---------- TEXT PROVIDED ----------
Sonic, bulk density, and CNL logs, and core were used to generate a log to porosity transform. The calculated porosity values based on this transform are believed to be the most representative of the total (secondary as well as matrix) porosity of the formation.

The geostatistical distribution of porosity was generated by using the total porosity trace from 67 wells in the LPA. Gaussian functional form with a range of 100 ft (30 m) was used for the XY (areal) variogram. The same functional form with a range of 10 ft (3 m) was also used to represent the vertical variogram. G2/GOCAD++, Chevron's proprietary geostatistical modeling software that operates within the three dimensional GOCAD (geologic object computer automated drafting) framework was used for geostatistical modeling.

The markers used to construct the model, were MCLR (a marker within the lower portion of the Queen formation) that defines the top of the model, M (a marker defining the base of the main pay zone within the Grayburg) which occurs approximately 1/3 of the way up from the base of the cube, and SA (a marker at the Grayburg/San Andres formation boundary) which defines the base of the model which are shown on Figure 2. Figure 4 shows the total porosity data cube. The high porosity interval, with porosities as high as 28% in the middle of the model coincides with the main pay zone and corresponds with intervals having secondary vuggy porosity. Lower porosities occur above and below the pay interval.
---------- RECORDS PROVIDED ----------
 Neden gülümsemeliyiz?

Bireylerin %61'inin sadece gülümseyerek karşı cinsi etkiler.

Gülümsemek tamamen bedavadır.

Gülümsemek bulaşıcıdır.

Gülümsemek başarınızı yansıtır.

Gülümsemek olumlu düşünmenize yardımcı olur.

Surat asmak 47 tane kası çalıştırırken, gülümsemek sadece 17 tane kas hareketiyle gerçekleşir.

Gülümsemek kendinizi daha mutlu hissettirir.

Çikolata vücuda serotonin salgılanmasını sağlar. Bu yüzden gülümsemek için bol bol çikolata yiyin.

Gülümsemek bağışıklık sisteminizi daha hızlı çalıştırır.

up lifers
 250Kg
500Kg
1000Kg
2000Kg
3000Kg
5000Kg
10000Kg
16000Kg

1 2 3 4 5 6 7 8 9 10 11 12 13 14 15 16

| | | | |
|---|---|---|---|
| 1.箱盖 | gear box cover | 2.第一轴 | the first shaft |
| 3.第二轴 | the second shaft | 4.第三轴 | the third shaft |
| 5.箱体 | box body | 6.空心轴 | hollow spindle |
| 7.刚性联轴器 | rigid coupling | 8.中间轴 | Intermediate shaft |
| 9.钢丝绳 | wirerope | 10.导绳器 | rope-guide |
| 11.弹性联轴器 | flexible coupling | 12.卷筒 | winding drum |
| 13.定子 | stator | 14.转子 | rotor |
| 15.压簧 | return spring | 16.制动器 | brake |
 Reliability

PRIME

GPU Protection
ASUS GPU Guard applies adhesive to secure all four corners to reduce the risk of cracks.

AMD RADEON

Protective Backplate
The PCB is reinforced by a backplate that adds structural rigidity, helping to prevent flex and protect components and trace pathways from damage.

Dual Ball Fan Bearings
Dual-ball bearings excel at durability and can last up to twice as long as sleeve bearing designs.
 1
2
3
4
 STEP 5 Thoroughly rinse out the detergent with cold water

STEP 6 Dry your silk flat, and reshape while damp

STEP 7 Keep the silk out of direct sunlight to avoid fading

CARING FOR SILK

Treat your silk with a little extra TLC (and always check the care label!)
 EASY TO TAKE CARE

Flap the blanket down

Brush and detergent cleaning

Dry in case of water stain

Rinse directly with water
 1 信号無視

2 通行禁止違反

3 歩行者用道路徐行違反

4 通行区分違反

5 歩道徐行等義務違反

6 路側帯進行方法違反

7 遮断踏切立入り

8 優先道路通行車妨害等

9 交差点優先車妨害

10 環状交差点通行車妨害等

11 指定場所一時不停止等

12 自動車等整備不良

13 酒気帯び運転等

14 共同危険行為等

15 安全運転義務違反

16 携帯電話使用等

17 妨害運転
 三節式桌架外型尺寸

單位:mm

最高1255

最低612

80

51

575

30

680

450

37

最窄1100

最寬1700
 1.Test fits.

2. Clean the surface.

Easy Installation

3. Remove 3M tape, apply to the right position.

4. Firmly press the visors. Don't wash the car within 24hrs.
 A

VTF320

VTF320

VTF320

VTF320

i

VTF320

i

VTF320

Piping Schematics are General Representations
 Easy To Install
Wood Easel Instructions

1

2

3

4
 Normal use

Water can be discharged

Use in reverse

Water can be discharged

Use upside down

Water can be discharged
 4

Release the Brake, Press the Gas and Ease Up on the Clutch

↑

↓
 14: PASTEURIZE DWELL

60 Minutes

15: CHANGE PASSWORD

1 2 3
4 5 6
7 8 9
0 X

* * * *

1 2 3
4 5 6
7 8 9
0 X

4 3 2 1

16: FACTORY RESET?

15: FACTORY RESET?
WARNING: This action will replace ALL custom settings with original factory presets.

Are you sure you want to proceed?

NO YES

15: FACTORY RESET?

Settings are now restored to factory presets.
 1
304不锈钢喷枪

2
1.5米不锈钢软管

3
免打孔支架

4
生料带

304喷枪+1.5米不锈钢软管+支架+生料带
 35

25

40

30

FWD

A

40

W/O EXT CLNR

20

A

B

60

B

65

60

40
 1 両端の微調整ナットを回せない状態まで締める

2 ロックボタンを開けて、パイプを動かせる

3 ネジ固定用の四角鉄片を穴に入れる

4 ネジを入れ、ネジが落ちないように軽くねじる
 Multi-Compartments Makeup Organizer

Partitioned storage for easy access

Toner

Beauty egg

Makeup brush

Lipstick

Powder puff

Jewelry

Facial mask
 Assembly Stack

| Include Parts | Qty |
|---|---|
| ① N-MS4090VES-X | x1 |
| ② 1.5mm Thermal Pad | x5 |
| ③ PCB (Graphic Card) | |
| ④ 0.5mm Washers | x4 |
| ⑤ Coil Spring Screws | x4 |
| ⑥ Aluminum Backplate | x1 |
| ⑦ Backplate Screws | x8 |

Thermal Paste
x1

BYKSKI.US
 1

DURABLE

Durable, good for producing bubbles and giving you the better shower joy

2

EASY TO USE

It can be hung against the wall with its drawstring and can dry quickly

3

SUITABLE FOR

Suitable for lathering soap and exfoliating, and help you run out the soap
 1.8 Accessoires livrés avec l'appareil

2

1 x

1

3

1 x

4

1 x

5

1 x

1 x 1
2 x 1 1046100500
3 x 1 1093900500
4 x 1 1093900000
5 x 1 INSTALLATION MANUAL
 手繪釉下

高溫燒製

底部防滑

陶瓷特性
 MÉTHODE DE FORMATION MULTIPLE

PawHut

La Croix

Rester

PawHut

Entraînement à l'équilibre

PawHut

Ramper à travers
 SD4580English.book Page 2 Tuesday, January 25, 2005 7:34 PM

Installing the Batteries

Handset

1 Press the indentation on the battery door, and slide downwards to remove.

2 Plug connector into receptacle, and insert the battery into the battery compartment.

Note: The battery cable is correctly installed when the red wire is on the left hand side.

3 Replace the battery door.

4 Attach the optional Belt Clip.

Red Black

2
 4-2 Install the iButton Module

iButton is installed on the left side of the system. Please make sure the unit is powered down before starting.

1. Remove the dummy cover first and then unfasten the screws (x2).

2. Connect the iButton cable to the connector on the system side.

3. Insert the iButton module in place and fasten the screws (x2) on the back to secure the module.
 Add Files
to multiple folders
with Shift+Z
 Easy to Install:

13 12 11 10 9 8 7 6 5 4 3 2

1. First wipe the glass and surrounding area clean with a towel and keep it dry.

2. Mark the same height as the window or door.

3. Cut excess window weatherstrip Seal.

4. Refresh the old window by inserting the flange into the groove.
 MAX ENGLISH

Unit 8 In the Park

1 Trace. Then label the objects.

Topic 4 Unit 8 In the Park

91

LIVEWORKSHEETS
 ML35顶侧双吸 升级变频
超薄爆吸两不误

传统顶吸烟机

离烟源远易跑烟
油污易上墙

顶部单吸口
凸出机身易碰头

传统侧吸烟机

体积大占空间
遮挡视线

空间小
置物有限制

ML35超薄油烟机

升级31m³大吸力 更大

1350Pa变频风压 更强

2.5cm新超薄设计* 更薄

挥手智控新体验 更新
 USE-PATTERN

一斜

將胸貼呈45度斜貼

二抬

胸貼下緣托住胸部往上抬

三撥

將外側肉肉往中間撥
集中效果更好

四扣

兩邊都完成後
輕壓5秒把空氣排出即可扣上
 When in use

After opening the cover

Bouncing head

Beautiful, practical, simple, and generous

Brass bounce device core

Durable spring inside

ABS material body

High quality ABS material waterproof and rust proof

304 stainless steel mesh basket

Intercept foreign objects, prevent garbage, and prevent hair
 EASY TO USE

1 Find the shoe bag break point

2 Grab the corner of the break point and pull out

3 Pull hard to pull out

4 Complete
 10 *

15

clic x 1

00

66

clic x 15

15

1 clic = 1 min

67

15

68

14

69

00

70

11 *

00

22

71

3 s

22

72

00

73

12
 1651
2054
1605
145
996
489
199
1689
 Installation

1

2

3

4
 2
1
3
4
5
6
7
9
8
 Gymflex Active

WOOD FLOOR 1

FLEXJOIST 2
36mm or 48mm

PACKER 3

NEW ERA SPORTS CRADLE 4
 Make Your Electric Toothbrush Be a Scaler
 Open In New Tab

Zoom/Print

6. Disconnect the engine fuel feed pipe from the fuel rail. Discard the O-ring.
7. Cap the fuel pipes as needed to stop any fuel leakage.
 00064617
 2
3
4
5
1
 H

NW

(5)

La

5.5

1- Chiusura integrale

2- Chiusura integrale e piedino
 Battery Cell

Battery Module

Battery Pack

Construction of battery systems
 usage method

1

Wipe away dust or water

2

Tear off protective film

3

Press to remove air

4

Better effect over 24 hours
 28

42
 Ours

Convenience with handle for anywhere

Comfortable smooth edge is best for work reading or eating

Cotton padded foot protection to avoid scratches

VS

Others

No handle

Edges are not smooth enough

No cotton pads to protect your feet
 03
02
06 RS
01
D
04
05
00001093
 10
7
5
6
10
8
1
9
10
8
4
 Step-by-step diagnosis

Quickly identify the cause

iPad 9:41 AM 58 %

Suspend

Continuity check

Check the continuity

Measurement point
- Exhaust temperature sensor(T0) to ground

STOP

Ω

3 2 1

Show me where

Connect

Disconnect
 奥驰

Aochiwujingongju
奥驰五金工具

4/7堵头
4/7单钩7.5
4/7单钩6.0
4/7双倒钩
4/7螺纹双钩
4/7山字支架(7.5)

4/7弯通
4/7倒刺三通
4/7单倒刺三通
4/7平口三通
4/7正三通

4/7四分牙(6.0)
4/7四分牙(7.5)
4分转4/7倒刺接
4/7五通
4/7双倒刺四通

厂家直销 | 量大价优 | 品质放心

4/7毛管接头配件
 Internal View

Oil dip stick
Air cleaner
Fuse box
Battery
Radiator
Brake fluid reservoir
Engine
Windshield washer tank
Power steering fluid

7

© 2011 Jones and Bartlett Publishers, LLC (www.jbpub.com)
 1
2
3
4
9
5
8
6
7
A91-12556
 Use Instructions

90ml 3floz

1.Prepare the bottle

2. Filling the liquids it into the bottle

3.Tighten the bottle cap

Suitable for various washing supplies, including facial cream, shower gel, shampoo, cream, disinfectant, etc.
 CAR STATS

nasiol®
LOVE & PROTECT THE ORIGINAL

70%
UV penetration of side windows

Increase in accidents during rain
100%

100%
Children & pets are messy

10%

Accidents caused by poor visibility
----------
_CHECK YOUR UNDERSTANDING_:
A: Render the sentence "Lower porosities occur above and below the pay interval." from the passage on porosity modeling into Spanish.
B: Carry on the passage on porosity modeling, beginning directly after its final sentence.

_OUTPUTS BY TASK_:
A: Por encima y por debajo del intervalo productivo se presentan porosidades más bajas.

B:
Permeability Cube

A cloud transform method was used to generate the permeability data cube. The steps involved in this method are summarized below:

It is worth noting that although there are a few points in the fk scatter diagram with permeabilities greater than 1000 md, in general the permeability distribution peaks at less than 1000 md.

Secondary Porosity Cube

The secondary porosity trace is based on the assumption that sonic porosity is only representative of the matrix porosity, and that the difference between the transform total porosity and sonic porosity indicates secondary porosity.

The geostatistical distribution of secondary porosity was generated using the secondary porosity trace and the same variogram model used for the total porosity cube. Two different correlation lengths were used to generate two secondary porosity cubes. These cubes, with correlation lengths of 100 and 400ft, were named SP1 (Figure 6) and SP2 (Figure 7), respectively.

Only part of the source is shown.